§ **Fragmento de origen**:
════════════════════

Un tal Ángel nos dijo una vez que “Ir a África es volver”. Volver a las raíces, a la esencia, a centrar nuestra mirada en las personas. Volver a casa.

Imagínate una gran ciudad con kilómetros para caminar donde todas las puertas están abiertas y las personas se comportan como en un pequeño pueblo. Una ciudad en la que los niños/as juegan por las calles, los comercios no necesitan vigilancia, siempre hay un hueco en la mesa para quien lo necesite, las personas ríen sin que las preocupaciones cotidianas les absorban y donde incluso las extranjeras formamos parte de esa dinámica. Una ciudad que rebosa felicidad. Una ciudad llamada Mbalmayo.

Es indescriptible la sensación de acogida, el interés que se puede ver a través de los ojos de una persona cuando habla contigo. Sentirte escuchado/a, apreciado/a y valorado/a por lo que cuentas y eres y no por lo que vistes o tienes.

════════════════════

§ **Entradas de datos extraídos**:
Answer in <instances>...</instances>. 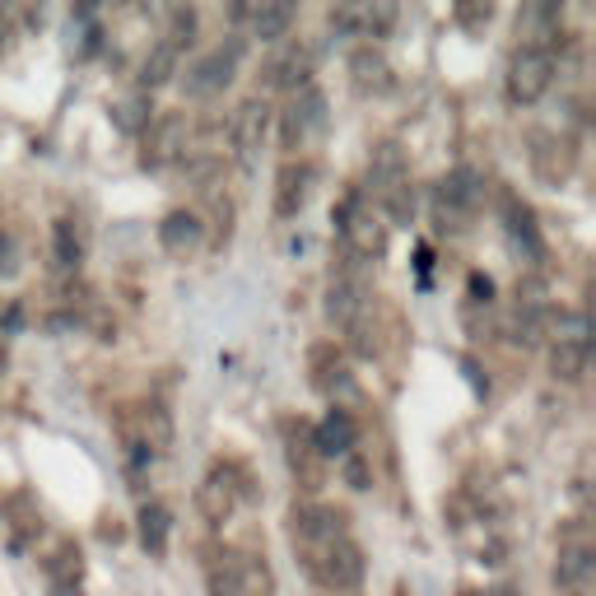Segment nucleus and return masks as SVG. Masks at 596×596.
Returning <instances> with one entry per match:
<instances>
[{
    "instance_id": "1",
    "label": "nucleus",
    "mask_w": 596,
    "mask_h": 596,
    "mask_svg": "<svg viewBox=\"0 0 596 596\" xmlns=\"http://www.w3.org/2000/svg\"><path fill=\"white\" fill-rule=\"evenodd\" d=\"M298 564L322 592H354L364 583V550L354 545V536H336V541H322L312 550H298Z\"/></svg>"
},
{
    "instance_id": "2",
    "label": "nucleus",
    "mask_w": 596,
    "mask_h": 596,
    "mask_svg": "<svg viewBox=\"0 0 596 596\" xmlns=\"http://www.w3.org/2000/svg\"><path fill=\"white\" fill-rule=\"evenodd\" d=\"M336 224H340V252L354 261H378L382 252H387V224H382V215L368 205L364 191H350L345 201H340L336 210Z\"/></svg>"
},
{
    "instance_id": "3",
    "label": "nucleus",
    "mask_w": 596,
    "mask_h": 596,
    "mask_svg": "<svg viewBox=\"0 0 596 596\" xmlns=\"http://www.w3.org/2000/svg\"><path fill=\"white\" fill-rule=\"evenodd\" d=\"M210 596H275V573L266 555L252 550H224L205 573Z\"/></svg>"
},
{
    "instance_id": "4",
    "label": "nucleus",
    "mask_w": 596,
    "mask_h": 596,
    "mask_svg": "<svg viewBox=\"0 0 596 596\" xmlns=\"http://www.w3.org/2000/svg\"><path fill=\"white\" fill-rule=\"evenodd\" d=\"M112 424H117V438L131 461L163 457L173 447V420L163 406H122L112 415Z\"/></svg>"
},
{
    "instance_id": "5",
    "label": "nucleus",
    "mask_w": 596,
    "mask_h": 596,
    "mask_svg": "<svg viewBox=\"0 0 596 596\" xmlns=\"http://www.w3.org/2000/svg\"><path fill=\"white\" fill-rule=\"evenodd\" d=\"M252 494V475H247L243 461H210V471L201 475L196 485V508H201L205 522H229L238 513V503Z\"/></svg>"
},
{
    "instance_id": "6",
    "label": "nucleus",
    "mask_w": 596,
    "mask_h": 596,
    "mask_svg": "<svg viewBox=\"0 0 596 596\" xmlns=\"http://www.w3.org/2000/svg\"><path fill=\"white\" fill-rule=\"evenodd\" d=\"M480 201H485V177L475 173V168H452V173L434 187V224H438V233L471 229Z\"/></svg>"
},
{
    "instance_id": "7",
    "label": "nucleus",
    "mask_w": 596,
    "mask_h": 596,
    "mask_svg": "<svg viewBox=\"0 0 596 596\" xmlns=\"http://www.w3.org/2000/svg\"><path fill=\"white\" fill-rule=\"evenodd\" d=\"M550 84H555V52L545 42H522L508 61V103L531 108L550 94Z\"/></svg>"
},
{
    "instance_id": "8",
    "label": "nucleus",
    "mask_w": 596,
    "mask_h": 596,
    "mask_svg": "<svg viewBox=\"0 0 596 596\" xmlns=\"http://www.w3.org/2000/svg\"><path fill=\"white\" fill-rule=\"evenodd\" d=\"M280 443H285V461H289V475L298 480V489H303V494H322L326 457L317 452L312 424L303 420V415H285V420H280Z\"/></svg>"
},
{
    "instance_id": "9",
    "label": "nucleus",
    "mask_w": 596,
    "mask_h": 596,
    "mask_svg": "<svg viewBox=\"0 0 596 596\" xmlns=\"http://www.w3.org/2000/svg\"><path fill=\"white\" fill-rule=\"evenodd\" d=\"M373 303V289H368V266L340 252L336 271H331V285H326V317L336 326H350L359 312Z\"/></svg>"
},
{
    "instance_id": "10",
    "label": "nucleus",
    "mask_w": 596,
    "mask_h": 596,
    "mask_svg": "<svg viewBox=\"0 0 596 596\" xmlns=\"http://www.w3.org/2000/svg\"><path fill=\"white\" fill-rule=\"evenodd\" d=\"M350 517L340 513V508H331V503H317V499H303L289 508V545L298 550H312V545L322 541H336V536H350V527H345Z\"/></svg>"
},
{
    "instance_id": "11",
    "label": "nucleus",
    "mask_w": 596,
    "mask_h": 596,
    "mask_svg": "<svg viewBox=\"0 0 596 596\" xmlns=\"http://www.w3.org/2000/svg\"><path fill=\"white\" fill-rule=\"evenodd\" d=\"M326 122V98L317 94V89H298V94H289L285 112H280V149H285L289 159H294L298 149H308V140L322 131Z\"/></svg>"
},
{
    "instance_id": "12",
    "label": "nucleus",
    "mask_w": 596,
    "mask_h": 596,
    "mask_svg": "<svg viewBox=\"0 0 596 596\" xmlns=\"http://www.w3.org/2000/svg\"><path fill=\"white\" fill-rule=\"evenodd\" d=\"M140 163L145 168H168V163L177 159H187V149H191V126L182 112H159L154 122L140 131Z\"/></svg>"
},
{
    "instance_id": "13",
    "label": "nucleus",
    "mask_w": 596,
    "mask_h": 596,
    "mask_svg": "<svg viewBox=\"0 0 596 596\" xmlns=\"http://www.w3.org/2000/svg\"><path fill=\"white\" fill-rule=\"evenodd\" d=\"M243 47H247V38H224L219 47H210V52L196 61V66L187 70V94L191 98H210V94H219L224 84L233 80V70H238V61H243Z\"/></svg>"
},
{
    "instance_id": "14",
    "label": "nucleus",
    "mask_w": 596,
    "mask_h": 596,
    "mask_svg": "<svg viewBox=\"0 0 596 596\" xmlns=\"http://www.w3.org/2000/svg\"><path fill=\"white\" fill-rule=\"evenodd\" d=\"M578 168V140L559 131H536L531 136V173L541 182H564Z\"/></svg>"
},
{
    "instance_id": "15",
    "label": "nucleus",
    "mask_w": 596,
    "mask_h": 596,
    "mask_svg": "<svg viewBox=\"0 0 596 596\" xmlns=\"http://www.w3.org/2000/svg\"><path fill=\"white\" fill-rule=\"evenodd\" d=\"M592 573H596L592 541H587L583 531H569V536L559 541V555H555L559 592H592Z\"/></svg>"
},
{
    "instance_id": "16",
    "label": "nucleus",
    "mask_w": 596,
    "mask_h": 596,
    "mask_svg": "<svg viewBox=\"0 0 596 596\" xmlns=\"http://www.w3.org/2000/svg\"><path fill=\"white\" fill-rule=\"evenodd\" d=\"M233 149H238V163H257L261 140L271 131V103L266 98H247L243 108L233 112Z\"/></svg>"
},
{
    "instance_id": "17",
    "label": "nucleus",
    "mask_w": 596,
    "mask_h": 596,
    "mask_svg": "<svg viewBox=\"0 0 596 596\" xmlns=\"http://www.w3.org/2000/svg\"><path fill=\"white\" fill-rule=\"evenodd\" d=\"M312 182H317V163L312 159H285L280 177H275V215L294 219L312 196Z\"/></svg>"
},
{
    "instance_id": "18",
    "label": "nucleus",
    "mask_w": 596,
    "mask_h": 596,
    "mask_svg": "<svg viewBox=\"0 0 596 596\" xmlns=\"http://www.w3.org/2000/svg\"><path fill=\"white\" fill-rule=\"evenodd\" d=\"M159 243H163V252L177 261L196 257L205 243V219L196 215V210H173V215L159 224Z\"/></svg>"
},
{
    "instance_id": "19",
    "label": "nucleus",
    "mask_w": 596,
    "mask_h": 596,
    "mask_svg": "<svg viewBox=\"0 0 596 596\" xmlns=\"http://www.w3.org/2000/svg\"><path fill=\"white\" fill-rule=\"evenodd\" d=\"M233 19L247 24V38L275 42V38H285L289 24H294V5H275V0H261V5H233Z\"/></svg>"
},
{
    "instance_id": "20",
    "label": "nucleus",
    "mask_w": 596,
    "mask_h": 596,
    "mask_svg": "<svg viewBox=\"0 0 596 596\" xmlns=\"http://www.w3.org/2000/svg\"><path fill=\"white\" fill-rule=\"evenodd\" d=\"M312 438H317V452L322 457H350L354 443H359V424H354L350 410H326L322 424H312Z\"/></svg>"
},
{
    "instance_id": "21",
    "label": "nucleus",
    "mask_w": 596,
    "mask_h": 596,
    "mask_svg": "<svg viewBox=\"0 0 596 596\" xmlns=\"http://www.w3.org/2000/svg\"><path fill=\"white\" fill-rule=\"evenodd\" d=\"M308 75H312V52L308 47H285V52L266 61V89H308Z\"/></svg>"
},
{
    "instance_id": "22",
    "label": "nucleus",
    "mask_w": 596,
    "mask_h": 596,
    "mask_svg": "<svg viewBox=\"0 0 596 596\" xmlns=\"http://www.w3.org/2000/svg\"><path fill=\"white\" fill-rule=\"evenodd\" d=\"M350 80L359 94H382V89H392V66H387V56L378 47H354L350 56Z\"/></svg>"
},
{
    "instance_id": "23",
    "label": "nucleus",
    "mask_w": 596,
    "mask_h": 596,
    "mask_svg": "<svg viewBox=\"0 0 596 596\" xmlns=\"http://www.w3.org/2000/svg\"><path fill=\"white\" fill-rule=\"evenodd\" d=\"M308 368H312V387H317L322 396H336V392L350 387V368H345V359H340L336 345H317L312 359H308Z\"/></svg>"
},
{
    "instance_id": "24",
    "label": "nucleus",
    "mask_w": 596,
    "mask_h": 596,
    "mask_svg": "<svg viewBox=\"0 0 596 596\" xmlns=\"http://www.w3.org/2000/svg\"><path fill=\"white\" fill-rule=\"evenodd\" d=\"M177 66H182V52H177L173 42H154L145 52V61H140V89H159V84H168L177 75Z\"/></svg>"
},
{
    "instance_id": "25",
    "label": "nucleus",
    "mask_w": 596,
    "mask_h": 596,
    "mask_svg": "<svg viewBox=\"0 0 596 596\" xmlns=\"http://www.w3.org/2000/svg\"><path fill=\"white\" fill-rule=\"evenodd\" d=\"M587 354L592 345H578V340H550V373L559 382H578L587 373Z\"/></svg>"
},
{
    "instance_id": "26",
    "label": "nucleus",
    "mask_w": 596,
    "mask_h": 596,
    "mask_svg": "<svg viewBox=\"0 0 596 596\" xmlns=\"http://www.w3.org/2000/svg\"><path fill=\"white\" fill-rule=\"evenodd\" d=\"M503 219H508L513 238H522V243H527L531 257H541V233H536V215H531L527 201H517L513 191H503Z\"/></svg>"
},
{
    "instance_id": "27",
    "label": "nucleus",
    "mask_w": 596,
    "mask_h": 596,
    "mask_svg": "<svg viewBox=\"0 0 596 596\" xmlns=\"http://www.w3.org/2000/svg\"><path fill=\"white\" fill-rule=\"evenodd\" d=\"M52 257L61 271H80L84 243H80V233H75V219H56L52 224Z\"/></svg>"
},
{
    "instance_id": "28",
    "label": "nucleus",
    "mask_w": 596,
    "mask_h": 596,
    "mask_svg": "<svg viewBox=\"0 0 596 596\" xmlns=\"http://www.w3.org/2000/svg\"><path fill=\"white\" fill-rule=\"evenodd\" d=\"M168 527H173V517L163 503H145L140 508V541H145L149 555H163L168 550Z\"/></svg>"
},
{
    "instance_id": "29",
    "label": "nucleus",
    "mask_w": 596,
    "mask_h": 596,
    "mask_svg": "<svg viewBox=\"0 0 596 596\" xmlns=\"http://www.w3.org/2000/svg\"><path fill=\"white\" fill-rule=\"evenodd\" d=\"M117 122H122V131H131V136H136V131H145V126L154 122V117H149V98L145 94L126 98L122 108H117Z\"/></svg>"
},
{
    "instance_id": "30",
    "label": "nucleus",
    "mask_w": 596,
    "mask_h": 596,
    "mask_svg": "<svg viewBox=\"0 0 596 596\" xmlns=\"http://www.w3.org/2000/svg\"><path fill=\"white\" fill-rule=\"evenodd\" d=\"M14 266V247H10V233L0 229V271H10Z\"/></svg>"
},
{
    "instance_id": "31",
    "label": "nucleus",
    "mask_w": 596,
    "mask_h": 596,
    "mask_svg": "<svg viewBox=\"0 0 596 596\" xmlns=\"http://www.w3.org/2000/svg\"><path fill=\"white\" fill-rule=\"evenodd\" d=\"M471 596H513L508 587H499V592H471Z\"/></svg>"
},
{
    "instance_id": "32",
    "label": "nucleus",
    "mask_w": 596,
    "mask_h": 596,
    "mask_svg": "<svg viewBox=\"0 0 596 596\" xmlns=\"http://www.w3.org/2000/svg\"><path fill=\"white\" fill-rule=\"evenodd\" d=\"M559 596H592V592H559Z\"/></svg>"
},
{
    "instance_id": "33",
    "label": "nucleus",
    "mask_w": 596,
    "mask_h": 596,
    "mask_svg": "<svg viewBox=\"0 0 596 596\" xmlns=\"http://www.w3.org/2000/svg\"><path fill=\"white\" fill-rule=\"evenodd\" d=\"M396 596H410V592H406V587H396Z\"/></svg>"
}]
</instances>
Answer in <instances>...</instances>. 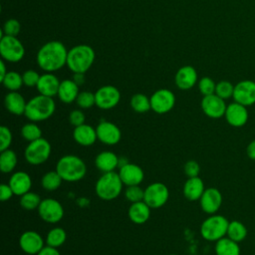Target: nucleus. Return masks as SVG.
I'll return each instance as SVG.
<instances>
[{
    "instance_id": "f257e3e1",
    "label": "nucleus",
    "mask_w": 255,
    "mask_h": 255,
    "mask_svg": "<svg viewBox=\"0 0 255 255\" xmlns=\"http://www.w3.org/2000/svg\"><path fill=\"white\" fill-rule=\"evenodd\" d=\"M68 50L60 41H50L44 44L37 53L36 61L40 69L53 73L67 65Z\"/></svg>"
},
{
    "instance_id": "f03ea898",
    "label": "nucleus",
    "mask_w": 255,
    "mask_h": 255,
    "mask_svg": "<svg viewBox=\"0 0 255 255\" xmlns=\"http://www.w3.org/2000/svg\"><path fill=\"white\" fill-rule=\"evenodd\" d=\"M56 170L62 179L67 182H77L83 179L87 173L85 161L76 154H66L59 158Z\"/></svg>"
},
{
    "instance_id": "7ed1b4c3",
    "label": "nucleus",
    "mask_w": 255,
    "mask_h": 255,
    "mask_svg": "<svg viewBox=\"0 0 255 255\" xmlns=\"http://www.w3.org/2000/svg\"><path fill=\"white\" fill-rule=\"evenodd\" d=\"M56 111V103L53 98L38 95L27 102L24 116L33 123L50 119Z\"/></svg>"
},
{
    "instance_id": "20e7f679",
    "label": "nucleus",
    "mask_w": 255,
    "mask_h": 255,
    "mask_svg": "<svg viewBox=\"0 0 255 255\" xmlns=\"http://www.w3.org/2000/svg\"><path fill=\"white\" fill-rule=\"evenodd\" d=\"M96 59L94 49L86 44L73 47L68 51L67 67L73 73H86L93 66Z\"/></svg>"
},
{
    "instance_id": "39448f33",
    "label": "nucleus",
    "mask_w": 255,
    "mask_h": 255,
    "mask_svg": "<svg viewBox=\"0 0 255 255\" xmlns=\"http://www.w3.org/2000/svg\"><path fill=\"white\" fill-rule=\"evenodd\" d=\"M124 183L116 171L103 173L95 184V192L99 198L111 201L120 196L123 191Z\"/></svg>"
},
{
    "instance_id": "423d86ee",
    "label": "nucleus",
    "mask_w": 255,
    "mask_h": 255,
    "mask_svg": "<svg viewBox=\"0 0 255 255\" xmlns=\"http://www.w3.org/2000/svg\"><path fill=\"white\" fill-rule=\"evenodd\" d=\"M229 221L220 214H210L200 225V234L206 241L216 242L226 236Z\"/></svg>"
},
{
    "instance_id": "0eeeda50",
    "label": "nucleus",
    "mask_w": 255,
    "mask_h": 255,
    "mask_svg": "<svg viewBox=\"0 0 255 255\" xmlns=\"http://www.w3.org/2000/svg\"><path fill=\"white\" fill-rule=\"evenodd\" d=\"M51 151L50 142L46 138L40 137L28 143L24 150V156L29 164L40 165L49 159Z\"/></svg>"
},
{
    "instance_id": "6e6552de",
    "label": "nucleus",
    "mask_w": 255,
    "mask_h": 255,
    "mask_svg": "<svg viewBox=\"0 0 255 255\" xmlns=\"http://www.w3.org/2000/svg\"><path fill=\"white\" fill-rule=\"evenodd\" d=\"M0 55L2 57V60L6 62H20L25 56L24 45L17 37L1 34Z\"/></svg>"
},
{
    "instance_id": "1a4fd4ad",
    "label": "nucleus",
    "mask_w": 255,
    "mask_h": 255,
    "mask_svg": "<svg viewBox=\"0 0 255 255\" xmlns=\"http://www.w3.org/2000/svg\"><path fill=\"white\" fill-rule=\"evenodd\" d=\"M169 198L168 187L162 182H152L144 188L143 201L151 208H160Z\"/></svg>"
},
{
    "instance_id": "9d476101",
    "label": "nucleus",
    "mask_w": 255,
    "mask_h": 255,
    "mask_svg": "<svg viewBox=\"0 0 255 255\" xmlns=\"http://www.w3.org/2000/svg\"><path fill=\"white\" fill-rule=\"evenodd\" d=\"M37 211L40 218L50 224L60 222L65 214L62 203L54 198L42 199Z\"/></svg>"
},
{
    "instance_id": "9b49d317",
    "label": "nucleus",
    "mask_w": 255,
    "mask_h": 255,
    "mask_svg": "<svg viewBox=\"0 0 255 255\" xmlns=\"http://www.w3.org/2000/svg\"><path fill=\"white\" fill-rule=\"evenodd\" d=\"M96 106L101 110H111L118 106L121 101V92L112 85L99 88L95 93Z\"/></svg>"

════════════════════

§ **Instrucciones y requisitos**:
Escribe la continuación del texto sobre Mbalmayo a partir de su última frase. Las entradas no hacen falta para esta tarea.

§ **Respuesta**:
Podría parecer que nuestra misión aquí consistía solamente en construir un par de habitaciones, pero la realidad no fue esa en absoluto. Lo más importante es el encuentro con personas que quizás parezcan muy diferentes, pero con las que pudimos crear una conexión que no entiende de continentes, fronteras, color o idioma. Personas que vivirán siempre en nuestra memoria y en nuestro corazón.

Los lazos que unen a las personas aquí van más allá de la amistad, dejan de ser amigos/as, para ser hermanos/as. Los problemas de uno/a son los problemas de todos/as, y la felicidad también es compartida. No sabríamos explicar lo bonito que es sentirse un miembro más de esta familia.

Nuestro cuerpo se ha acostumbrado al ritmo africano, y los olores, sabores, sonidos y costumbres, que al principio se nos hacían extraños, con el paso de los días, formaron parte de nuestra rutina. Saludarnos con un chasquido de dedos, aplaudir al ritmo 3-2-1, hacer gestos al hablar y saborear el “plantain”.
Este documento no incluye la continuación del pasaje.